Pengaruh Shalat dan Maksiat Terhadap Rezeki

Allah Ta’ala berfirman,

اتْلُ مَا أُوحِيَ إِلَيْكَ مِنَ الْكِتَابِ وَأَقِمِ الصَّلَاةَ ۖ إِنَّ الصَّلَاةَ تَنْهَىٰ عَنِ الْفَحْشَاءِ وَالْمُنْكَرِ ۗ وَلَذِكْرُ اللَّهِ أَكْبَرُ ۗ وَاللَّهُ يَعْلَمُ مَا تَصْنَعُونَ

“Bacalah apa yang telah diwahyukan kepadamu, yaitu al-Kitab (Alquran) dan dirikanlah shalat! Sesungguhnya shalat itu mencegah dari (perbuatan-perbuatan) keji dan mungkar.Dan sesungguhnya mengingat Allah adalah lebih besar (keutamaannya dari ibadat-ibadat yang lain). Dan Allah mengetahui apa yang kalian kerjakan.” (Al-‘Ankabut/29: 45).

“Bacalah apa yang telah diwahyukan kepadamu, yaitu al-Kitab (Alquran),” Allah Azza wa Jalla memerintahkan kepada kita untuk membaca wahyu-Nya, yaitu Alquran. Arti dari membaca adalah mengikuti semua yang terkandung di dalamnya, melaksanakan perintah-Nya, menjauhi larangan-Nya, berjalan di atas petunjuk-Nya, membenarkan seluruh yang dikabarkan, merenungi makna-makna yang terkandung di dalamnya dan membaca lafaz-lafaznya.

Maksud dari penyebutan “bacalah” dalam ayat ini hanyalah penyebutan sebagian makna untuk mewakili makna yang lain. Dengan demikian, kita mengetahui bahwa arti dari kata perintah “bacalah” adalah menjalankan agama seluruhnya. Sehingga perintah berikutnya, yaitu “dan dirikanlah shalat!” hanyalah penyebutan sebagian hal dari keumuman perintah untuk menjalankan seluruh agama.

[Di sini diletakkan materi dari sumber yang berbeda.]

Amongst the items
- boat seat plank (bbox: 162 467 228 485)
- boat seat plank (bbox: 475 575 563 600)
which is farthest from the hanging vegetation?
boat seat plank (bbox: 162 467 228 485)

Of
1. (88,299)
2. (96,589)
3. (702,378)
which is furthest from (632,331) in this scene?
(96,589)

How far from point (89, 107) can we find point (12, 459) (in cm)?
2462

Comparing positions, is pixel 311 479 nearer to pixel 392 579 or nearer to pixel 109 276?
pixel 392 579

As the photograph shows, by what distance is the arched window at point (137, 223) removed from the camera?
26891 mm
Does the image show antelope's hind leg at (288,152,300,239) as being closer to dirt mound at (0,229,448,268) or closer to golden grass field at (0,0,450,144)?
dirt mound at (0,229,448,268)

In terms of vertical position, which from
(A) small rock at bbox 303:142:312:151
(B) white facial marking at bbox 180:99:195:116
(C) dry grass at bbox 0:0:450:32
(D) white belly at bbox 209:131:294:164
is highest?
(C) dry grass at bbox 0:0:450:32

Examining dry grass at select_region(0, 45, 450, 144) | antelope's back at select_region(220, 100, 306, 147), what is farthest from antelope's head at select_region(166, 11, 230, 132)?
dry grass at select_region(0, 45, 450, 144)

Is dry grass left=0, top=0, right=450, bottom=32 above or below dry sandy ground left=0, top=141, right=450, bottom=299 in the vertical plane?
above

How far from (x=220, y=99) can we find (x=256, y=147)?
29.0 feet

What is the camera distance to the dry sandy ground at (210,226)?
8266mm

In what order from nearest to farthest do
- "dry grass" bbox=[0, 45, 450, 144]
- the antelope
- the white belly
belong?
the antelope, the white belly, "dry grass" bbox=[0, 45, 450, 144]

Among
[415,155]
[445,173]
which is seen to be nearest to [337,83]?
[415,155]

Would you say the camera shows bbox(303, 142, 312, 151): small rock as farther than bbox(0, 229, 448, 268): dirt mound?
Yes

Dalam ayat ini terdapat perintah khusus untuk mengerjakan shalat, karena shalat memiliki banyak keutamaan, kemuliaan dan membuahkan berbagai kebaikan, di antaranya  “Sesungguhnya shalat itu mencegah dari (perbuatan-perbuatan) keji dan mungkar.”

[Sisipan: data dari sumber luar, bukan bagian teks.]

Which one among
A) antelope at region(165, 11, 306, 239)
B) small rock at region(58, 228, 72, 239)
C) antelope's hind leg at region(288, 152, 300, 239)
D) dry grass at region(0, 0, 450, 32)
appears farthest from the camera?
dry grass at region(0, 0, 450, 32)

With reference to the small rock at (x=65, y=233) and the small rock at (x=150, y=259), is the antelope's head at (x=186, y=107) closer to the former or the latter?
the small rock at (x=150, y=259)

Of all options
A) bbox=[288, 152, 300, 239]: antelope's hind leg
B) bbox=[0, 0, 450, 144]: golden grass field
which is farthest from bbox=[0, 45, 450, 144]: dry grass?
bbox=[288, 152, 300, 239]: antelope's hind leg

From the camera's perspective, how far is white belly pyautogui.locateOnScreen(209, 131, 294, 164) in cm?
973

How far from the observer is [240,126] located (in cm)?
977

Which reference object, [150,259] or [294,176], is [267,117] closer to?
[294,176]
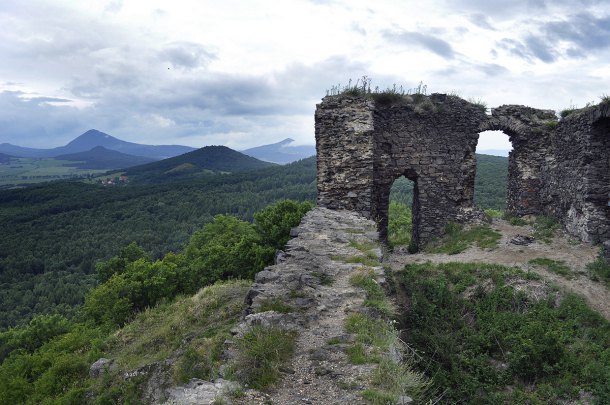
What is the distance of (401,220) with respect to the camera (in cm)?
2836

Al-fahsya’ (perbuatan-perbuatan keji) artinya seluruh dosa besar dan sangat buruk namun jiwa terpancing untuk melakukannya. Al-Munkar adalah setiap maksiat yang diingkari oleh akal dan fitrah manusia.

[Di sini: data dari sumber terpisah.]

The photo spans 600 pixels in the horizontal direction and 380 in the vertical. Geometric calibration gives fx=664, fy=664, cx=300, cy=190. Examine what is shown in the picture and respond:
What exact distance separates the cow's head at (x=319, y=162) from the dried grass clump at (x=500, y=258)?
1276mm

Mengapa shalat bisa mencegah dari perbuatan keji dan mungkar? Karena seorang hamba jika mengerjakannya dengan menyempurnakan rukun-rukun dan syarat-syarat shalat serta khusyu’, maka itu dapat menerangi dan membersihkan hatinya, menambah keimanannya, dan menambah keinginan untuk berbuat baik. Semakin kuat keinginannya untuk berbuat baik dan semakin sedikit atau bahkan tidak ada keinginan untuk melakukan keburukan.

Oleh karena itu, dengan selalu mengerjakan dan menjaga shalat dengan baik, maka shalat akan mencegah seseorang dari perbuatan keji dan mungkar. Ini termasuk tujuan dan buah dari shalat.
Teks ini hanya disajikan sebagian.